Михаил подумал сперва, что следует возразить — не ради приличия, конечно, но чтобы попробовать самого себя убедить в необходимости поисков, ведь они, Михаил и Сергей, самые ближайшие соседи Романа и Любы (родителей Василька), и дети их часто играли вместе, ходили в гости к друг другу и вообще… Однако, подумав так, Михаил вдруг вспомнил — не почувствовал, а именно вспомнил, — что хочет в туалет, до ветру, значит. Он хотел ещё тогда, в двенадцать ночи, когда будила на поиски супруга, хотел, а не сходил, откладывал дальше и дальше и наконец вовсе забыл о своей нужде — из-за нервов, видимо.
— Сейчас я… к железке отойду, и пойдём, — сказал Михаил с такой интонацией, которая обозначала: «Ты прав, а всё ж спешить не будем».

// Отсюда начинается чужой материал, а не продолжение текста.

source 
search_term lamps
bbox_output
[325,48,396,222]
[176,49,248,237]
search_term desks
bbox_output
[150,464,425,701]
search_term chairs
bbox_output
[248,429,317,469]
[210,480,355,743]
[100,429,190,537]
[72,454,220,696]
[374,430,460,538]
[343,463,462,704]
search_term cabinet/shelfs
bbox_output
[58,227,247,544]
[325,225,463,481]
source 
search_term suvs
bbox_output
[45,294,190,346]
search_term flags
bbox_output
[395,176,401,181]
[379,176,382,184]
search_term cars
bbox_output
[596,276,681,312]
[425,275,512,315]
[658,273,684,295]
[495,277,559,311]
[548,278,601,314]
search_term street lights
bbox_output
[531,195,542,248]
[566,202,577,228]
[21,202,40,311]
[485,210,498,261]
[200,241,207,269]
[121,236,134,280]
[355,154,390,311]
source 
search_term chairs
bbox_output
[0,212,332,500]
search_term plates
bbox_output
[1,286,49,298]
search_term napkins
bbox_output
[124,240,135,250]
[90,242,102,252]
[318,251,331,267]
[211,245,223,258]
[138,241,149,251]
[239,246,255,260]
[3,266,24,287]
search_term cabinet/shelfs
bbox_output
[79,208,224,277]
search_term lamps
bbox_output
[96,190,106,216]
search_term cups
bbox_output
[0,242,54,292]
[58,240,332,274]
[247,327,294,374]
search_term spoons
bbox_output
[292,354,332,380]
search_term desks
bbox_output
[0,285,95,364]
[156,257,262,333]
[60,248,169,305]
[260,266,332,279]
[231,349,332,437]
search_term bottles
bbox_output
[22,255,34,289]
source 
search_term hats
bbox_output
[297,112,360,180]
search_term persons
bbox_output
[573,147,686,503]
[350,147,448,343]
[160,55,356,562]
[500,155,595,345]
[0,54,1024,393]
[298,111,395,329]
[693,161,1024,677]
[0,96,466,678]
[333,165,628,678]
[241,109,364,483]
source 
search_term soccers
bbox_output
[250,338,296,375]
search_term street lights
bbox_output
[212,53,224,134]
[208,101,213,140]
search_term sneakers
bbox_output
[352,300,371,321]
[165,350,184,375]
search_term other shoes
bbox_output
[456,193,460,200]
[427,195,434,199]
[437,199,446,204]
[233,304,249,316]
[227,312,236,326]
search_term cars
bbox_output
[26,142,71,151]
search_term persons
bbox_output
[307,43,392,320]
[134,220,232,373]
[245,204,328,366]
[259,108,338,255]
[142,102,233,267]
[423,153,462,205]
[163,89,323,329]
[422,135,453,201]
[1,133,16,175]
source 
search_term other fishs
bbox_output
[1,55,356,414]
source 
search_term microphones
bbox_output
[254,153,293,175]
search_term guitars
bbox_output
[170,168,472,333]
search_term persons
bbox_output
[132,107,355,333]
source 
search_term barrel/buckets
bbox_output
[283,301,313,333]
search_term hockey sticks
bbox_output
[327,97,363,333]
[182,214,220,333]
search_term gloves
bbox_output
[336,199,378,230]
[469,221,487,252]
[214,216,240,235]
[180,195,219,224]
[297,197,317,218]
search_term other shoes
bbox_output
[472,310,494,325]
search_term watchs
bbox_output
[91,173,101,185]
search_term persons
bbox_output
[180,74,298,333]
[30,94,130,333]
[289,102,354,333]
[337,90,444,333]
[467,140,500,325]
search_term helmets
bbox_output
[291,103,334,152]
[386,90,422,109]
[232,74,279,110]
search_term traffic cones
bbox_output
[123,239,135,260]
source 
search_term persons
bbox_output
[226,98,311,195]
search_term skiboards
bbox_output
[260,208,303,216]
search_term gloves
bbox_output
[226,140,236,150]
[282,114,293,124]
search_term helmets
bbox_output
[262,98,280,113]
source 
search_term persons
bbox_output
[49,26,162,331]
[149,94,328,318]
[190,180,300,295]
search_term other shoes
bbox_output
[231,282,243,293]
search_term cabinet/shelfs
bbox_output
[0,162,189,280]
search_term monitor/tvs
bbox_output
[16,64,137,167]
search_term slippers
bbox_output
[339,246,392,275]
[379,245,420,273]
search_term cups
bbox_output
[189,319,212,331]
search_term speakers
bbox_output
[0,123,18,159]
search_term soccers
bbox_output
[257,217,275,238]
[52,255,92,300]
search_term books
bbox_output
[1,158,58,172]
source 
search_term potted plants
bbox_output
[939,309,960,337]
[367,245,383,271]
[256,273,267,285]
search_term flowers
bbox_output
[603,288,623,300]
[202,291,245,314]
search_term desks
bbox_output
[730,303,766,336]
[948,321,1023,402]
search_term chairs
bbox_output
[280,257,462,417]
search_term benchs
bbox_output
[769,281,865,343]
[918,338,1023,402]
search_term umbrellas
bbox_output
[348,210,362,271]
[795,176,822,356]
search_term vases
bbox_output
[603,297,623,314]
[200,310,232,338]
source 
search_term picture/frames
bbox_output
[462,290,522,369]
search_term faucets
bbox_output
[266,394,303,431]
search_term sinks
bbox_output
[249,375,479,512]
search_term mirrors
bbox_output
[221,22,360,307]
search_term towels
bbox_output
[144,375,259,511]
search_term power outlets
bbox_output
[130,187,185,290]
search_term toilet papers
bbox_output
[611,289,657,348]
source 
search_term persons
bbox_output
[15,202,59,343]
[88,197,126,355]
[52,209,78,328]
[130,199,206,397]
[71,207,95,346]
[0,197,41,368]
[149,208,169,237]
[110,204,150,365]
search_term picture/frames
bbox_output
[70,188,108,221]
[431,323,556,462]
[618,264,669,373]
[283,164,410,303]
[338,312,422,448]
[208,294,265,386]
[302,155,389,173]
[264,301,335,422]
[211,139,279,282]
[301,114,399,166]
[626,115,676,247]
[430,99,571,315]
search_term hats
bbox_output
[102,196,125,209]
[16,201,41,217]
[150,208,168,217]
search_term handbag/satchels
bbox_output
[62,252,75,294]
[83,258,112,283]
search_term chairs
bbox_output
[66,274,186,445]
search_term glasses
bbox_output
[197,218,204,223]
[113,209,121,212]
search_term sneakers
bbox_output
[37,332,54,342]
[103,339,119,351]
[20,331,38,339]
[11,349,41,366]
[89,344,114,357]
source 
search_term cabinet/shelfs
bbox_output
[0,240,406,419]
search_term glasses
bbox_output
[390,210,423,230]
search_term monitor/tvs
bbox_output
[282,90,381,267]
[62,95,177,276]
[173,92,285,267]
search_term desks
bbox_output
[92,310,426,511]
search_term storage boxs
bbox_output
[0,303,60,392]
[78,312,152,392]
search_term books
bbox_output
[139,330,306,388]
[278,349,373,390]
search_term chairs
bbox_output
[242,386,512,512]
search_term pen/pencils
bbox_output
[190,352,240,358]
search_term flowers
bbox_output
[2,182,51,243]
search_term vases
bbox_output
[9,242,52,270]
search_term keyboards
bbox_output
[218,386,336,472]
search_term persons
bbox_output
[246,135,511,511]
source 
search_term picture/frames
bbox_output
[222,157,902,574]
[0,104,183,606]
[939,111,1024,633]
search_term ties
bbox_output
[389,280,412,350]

Сергей кивнул и полез двумя пальцами в нагрудный карман джинсовой куртки за сигаретами, которые, конечно, промокли, но ведь не все же, наверняка осталась хоть одна сухая сигаретка, наверняка. Нашлась такая. Сергей закурил, выдохнул первую порцию дыма и вспомнил рассказ Любы в самом начале поисков, истеричный рассказ. Вначале она не могла ещё говорить и только шептала невнятное, быстро-быстро, резко, будто тёрла морковь на тёрке, но потом, когда пошёл дождь, она успокоилась и рассказывала про Василька любовно и отрешённо как-то. Никто не слушал всю её историю разом, а только частями: постоит, послушает минутку, кивнёт и отходит, а на смену является кто-то другой, с опущенной головой, как к попу на исповеди. Николай слышал свою дозу рассказа и запомнил только то, что Василёк (да все это прекрасно знали) был послушным и душевным мальчиком. Любил мамины ласки, а с отцом, с Ромкой, всё больше говорил одними глазами: переглянутся, и всё сокровенное понятно без слов. Хороший пацан Василёк и ладный такой, высокий, худощавый, красивый почти. Так почему он пропал? Сел на велосипед и покатил куда-то. Все в селе видели, что уезжает мальчик, а куда — разобрать было нельзя. Люба говорила, что в последнее время Василёк стал нелюдим. Молчал много и носил нелюбимый синий свитер с гусём. Грустный, будто обречённый, он жил как механический и страшно молчал, погружённый в какие-то неприятные мысли.